文・写真:しみずことみ
由木の記録を始めて1年。新たな学びへの扉が開かれた日
由木の地域のことを知りたくて、やみくもに史跡などを歩き始めてから、およそ1年が経った頃のことでした。
2023年11月9日、生涯学習センター南大沢分館で開催された講演会「由木の暮らしの今むかし〜地域コミュニティと伝統行事〜」拝聴しました。
講師を務めたのは、元八王子市郷土資料館長であり、長年にわたって由木地域の歴史を見つめてこられた佐藤広さん。この講演は、のちに「由木ぶら散歩の会」の活動を通して再びご一緒させていただくことになる佐藤さんとの、最初の出会いでもありました。

2022.07.20 しみず撮影
「大沢」と呼び続ける場所の記憶
講演の冒頭、佐藤さんはこんなふうに語られました。
「私は今でも、このあたりを“南大沢”ではなく“大沢”と呼んでしまうのです」。
かつてこの地域は「大沢村」と呼ばれており、明治期の町村制施行を機に「南大沢」という新たな地名が生まれました。けれども、長くこの地に暮らす人々のあいだでは、今もなお「大沢」の名が口にされ続けています。
地名の変化に、人の記憶が重なる。
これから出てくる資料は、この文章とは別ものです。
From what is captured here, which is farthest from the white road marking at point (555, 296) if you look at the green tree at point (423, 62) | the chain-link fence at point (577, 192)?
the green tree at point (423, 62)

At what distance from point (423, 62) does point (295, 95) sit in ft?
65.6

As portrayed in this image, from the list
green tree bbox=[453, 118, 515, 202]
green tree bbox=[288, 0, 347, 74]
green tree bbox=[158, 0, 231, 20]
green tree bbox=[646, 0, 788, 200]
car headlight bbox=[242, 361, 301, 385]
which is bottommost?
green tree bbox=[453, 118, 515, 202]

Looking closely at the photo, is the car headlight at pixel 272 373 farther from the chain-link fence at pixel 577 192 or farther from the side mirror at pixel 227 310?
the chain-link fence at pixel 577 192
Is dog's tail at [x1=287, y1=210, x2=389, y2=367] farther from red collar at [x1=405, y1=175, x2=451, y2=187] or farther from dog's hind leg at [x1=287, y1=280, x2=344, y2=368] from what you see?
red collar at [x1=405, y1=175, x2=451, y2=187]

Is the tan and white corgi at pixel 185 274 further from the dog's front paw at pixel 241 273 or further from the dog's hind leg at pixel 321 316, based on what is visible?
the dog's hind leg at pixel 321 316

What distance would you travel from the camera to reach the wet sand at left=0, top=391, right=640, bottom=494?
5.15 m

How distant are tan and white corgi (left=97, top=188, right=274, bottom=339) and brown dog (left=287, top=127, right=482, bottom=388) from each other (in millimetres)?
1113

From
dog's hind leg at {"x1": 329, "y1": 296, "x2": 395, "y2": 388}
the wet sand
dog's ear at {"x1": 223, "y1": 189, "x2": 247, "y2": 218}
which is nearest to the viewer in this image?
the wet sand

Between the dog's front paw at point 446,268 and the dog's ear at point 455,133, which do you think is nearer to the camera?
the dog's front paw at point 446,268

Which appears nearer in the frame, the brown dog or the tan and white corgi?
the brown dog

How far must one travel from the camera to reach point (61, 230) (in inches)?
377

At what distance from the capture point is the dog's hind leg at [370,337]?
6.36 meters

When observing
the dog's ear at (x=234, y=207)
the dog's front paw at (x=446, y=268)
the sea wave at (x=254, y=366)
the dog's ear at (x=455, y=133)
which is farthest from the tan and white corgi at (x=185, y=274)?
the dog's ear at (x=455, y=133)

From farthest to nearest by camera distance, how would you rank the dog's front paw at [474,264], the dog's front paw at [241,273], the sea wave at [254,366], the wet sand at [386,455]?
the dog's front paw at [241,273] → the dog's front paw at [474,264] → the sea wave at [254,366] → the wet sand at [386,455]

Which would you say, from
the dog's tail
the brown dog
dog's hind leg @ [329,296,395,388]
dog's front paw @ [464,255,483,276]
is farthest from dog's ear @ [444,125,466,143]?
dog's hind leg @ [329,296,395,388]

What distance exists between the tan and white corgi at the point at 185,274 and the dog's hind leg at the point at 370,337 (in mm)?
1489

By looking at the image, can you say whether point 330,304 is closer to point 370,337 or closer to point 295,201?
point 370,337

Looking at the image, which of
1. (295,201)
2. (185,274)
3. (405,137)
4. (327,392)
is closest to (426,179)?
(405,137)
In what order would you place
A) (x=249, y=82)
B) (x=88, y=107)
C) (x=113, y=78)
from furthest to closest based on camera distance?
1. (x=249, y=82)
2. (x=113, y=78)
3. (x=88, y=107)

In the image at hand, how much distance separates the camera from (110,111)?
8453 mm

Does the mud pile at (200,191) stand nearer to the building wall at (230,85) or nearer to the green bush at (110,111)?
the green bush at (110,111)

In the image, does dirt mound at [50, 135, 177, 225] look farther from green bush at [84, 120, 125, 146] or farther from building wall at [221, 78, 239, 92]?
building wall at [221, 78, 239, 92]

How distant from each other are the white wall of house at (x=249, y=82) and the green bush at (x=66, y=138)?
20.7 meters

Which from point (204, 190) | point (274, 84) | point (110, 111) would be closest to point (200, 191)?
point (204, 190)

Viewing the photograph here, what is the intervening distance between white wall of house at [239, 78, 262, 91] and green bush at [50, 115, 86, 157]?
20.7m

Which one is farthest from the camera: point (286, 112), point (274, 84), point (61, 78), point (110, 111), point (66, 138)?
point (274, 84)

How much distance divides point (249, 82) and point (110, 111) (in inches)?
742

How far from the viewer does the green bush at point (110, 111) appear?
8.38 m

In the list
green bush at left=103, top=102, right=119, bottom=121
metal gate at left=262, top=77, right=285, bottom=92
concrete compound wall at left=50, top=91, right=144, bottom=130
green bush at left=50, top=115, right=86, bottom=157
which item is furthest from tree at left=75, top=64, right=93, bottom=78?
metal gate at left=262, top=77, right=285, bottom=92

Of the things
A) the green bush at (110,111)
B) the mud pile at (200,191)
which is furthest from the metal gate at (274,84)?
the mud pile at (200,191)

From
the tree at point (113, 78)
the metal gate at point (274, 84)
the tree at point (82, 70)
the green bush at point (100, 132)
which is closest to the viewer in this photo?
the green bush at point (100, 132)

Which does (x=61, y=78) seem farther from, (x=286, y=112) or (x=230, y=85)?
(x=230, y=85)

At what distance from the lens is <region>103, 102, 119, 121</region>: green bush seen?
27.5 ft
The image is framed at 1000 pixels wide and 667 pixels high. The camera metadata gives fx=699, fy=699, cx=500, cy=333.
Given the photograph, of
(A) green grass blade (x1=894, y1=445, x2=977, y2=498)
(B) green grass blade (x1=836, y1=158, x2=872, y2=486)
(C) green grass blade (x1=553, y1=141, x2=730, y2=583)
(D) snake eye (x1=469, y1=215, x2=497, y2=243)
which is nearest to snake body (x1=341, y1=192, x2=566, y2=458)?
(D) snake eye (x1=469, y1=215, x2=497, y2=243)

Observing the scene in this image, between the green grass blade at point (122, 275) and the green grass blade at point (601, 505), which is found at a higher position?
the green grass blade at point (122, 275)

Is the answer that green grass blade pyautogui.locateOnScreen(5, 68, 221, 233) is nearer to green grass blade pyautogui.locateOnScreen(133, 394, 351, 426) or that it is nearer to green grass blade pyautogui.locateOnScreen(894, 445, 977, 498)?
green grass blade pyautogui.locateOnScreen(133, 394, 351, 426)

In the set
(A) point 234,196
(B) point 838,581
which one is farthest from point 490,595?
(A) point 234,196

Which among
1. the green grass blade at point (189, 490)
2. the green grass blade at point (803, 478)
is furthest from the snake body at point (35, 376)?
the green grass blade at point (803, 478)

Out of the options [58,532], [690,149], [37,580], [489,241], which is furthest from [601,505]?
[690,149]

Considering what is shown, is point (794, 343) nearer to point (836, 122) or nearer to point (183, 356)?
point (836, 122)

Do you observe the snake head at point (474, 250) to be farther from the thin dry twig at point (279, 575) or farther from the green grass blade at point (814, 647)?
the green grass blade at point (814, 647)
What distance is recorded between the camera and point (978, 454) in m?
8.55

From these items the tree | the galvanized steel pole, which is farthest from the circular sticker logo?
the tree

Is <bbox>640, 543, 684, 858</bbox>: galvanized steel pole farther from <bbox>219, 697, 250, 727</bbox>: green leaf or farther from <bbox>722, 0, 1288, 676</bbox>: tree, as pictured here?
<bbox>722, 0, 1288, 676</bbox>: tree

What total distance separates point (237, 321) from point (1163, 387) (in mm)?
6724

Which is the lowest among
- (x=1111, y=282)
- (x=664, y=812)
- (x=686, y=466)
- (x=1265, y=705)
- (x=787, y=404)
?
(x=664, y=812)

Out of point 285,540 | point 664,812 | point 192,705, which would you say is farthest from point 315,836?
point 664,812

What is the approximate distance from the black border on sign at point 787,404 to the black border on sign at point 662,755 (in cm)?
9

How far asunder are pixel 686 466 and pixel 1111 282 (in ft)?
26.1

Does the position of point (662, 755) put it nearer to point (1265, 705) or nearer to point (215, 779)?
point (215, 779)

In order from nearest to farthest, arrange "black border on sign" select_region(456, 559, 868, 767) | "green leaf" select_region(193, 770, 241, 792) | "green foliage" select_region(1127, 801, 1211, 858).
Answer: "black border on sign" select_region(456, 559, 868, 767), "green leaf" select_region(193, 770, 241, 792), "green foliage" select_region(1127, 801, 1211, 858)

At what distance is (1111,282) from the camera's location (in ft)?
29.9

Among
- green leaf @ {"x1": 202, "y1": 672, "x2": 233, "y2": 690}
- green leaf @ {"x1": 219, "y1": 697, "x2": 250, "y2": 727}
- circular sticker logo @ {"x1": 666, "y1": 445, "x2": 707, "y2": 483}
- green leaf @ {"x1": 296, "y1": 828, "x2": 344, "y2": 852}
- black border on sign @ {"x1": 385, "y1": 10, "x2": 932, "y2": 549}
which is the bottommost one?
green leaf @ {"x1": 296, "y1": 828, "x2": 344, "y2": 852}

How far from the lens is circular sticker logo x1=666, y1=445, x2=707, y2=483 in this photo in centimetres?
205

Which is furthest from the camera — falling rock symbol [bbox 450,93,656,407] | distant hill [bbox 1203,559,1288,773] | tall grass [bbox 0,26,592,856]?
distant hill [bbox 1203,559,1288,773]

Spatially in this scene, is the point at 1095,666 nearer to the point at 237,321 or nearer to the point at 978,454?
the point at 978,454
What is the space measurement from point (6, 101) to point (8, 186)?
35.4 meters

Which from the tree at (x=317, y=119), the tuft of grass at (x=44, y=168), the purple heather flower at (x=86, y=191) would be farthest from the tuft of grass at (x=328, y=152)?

そうした日々の積み重ねの中で、土地の歴史が静かに息づいていることを教えてくれるエピソードでした。

2022.07.20 しみず撮影
由木の村と人々の営み
江戸時代はじめ、由木地域を含むこの一帯の村々は、「村切り」と呼ばれる政策によってその境界が定められ、年貢を納めるための行政単位としての役割を担っていました。
けれども、そうした制度の枠組みのなかにも、さらに長い時間をかけて育まれてきた暮らしがありました。山のかたちや水の流れに寄り添うように形成された集落では、人と人とのつながりこそが生活の基本でした。
文化10年(1827)に幕府が設置した「寄場組合(よせばくみあい)」と呼ばれる地域間の協力体制も、そうした背景から生まれたものです。これは治安維持のための仕組みでしたが、隣り合う村々が手を取り合い、助け合いながら日々の暮らしを支え合っていたことの証でもあります。
佐藤広さんは、こうした地域の構造について、現代の八王子市における高尾警察署・八王子警察署・南大沢警察署の担当区域の違いにも似た感覚があると語ってくださいました。
時代が変わり、制度や仕組みがどれほど移ろっても、人々のあいだに息づく絆や信頼のかたちは、形を変えながらも静かに受け継がれてきた——。その思いを、記録という形に留めておきたいと、あらためて感じるお話でした。

2022.07.20 しみず撮影
変わりゆく風景の中で
やがて時代は、昭和から平成、そして令和へと移り変わっていきます。
とりわけ多摩ニュータウン開発以降、由木地域の風景は大きく姿を変えました。田畑や里山は整然とした街区へと生まれ変わり、かつての暮らしの面影は少しずつ地図の上から消えていったようにも見えます。
それでも、神社や石仏、谷戸の地形、道に残された名前など、あの時代の痕跡は今も確かに私たちの足元に残されています。
「歴史や文化は消えない。静かに土地に息づいている」——佐藤さんのこの言葉は、私が普段歩きながら見つめているものたちの意味を、あらためて問い直すきっかけになりました。
日常に埋もれた風景の中に、小さな祈りのかたちや記憶の断片を見つけていくこと。それはきっと、これからの私たちがこの土地とどのように向き合っていくかを考える、大切な手がかりなのだと思います。

2022.07.20 しみず撮影
点が線になる瞬間
「点と点がつながり、やがて線になっていく」
講演の最後に佐藤さんが語ったこの言葉が、今も耳に残っています。
ふと足を止めた場所で写真を撮る。気になった景色に目をとめる。そして、その風景を記録する。そんな日々のささやかな営みが、やがてこの土地の記憶を照らし出し、見えなかったつながりを少しずつ浮かび上がらせてくれます。
歩くこと。見つめること。記録すること——
それらは一つひとつでは何気ない行為に思えるかもしれません。でも、それらが折り重なって線になるとき、初めて地域の物語が輪郭を持ちはじめるのだと感じます。
私自身もまた、その歩みの途中にいます。
由木という土地に出会い、歩き、写真を撮り、言葉を綴っていくなかで、この地域の歴史が少しずつ私のなかにも根を下ろし始めているのを感じています。
だからこそ、佐藤さんの言葉は、記録者としての原点に静かに立ち返らせてくれるものであり、これからもこの歩みを続けていこうという意志を、あらためて胸に刻ませてくれるものでした。

2024.05.08 しみず撮影
そして、この出会いが次の一歩へ
この日の講演は、私にとって由木という場所をより深く知るための、大きなきっかけとなりました。地域に残る歴史や人々の記憶に出会い、それをどう記録し、伝えていくかを考えるひとつの始まりだったのだと思います。
そして何より、この出会いをきっかけに「由木ぶら散歩の会」の活動の中で、再び佐藤広さんとご一緒する機会を得たこと。その後の歩みへとつながっていく縁のはじまりを、今もあたたかく思い返します。
何度でも振り返りたくなるような、そんな時間でした。